“What are you working on?” I ask.
She glances down at the sketch, then back up at me. “Just a few ideas,” she says.
“Ideas for what?” I prompt.
She shrugs lightly. “My future business.” She smiles down at the page. “I’m just imagining the space, deciding if it should be a house or a mansion or something in between.”
I lean over and catch a glimpse of the page. Her lines are confident and purposeful. She’s sketched out arches, bay windows, and a wraparound porch. She’s annotated the margins with notes in tidy handwriting. It looks like she’s written out color scheme ideas and potential landscaping.
She’s clearly been working hard on this. It’s a productive use of her brain power while she’s locked up like some fairytale princess. I’m actually impressed with how calm and collected she’s managing to be despite her circumstances. I decide then that I have to give her Kostya’s letter.
“I have something for you,” I tell her cautiously.
Her pencil pauses mid-stroke. “That sounds ominous,” she replies seriously.
I reach into the inside pocket of my jacket and pull out the folded letter. I don’t offer any explanation yet. I just extend my hand and let her take it.
Her eyes flick from my face to the piece of paper and back again, suspicion blooming immediately.
“What is it?” she asks.
“A letter. From your former fiancé,” I answer.
Her mouth tightens, but she reaches for it anyway, taking the letter with a shaky hand. She notices immediately that it’s creased and wrinkled, the edges softened by force.
She squints at it suspiciously.
“Why is it all wadded up?” she asks.
I shrug. “I shoved it in my pocket.”
She huffs softly through her nose, something like a laugh. She doesn’t comment further. She just unfolds the letter and skims the first few lines, eyes moving quickly and efficiently over his words.
I watch her face carefully. I expect anger or sadness. At least a flicker of something. Instead, her expression remains flat and unimpressed. She snorts quietly, folds the letter back up without finishing it, and sets it on the table beside her like it’s a receipt she doesn’t need.
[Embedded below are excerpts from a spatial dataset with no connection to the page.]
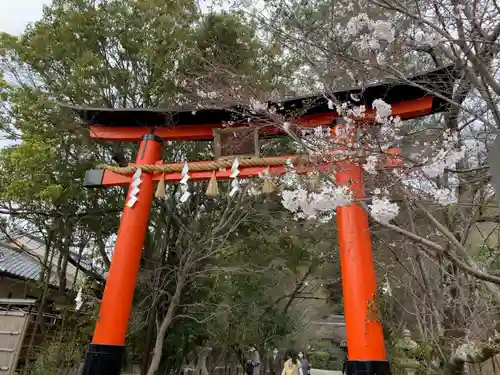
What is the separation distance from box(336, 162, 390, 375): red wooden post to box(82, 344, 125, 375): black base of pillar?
3119 mm

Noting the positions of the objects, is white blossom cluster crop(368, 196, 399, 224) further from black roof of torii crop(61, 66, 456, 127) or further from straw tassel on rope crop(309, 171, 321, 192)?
black roof of torii crop(61, 66, 456, 127)

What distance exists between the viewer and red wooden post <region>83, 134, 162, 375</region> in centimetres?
540

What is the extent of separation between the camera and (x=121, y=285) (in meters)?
5.80

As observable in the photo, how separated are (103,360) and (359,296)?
3506mm

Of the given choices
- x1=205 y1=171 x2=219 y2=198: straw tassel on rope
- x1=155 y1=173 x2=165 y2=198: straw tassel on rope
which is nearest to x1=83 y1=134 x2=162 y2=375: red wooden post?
x1=155 y1=173 x2=165 y2=198: straw tassel on rope

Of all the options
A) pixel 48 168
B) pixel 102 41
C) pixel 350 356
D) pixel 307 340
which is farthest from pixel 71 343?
pixel 307 340

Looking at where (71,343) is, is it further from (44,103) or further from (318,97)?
(318,97)

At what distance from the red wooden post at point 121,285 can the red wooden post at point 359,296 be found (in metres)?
3.08

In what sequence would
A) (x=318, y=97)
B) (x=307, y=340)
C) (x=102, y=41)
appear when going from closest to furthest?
1. (x=318, y=97)
2. (x=102, y=41)
3. (x=307, y=340)

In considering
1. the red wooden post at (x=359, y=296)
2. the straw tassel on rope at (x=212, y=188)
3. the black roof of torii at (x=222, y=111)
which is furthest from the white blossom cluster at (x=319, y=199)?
the straw tassel on rope at (x=212, y=188)

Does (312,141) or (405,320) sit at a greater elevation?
(312,141)

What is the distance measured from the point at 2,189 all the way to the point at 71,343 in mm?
3192

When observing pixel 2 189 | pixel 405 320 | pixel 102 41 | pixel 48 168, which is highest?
pixel 102 41

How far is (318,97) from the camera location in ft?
18.6
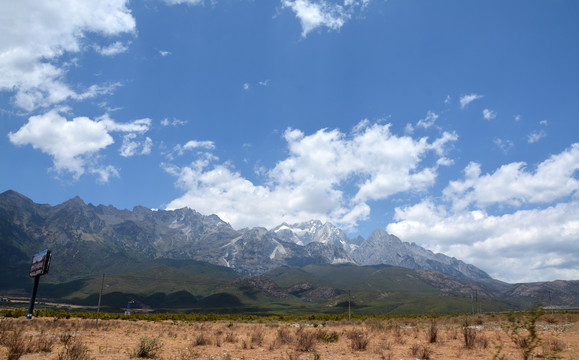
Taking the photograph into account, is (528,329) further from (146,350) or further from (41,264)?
(41,264)

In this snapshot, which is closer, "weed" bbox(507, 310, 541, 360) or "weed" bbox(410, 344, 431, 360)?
"weed" bbox(507, 310, 541, 360)

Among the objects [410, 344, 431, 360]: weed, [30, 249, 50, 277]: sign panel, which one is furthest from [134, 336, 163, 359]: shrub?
[30, 249, 50, 277]: sign panel

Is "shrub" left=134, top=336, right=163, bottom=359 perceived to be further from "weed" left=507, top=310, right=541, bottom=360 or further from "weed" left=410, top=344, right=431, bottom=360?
"weed" left=507, top=310, right=541, bottom=360

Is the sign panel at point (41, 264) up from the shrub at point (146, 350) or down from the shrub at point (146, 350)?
up

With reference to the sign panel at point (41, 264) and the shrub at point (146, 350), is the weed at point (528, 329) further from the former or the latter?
the sign panel at point (41, 264)

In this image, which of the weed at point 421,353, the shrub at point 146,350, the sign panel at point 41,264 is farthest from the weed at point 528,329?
the sign panel at point 41,264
“You could’ve saved yourself the trouble,” she says lightly.
I blink.
“That’s it?” I ask before I can stop myself.
She looks up at me then, eyebrow raised. “What were you expecting?”
I gesture vaguely toward the letter. “Some kind of reaction,” I chuckle.
“Oh,” she says, eyeing it thoughtfully. “I reacted. Internally. Very briefly.”
“I thought you might be upset,” I say carefully.
She glances up, confused. “About what?”
“About what he said in the letter,” I clarify. “What he promised.”
She doesn’t look at me right away.
“I already know what kind of man he is,” she says finally. “I don’t need a letter to remind me.”
There is no bitterness in her voice. No lingering attachment. Just certainty. All my life, I’ve understood leverage. Objects. Money. Promises. Fear. Love. They’re all tools, if you know how to use them.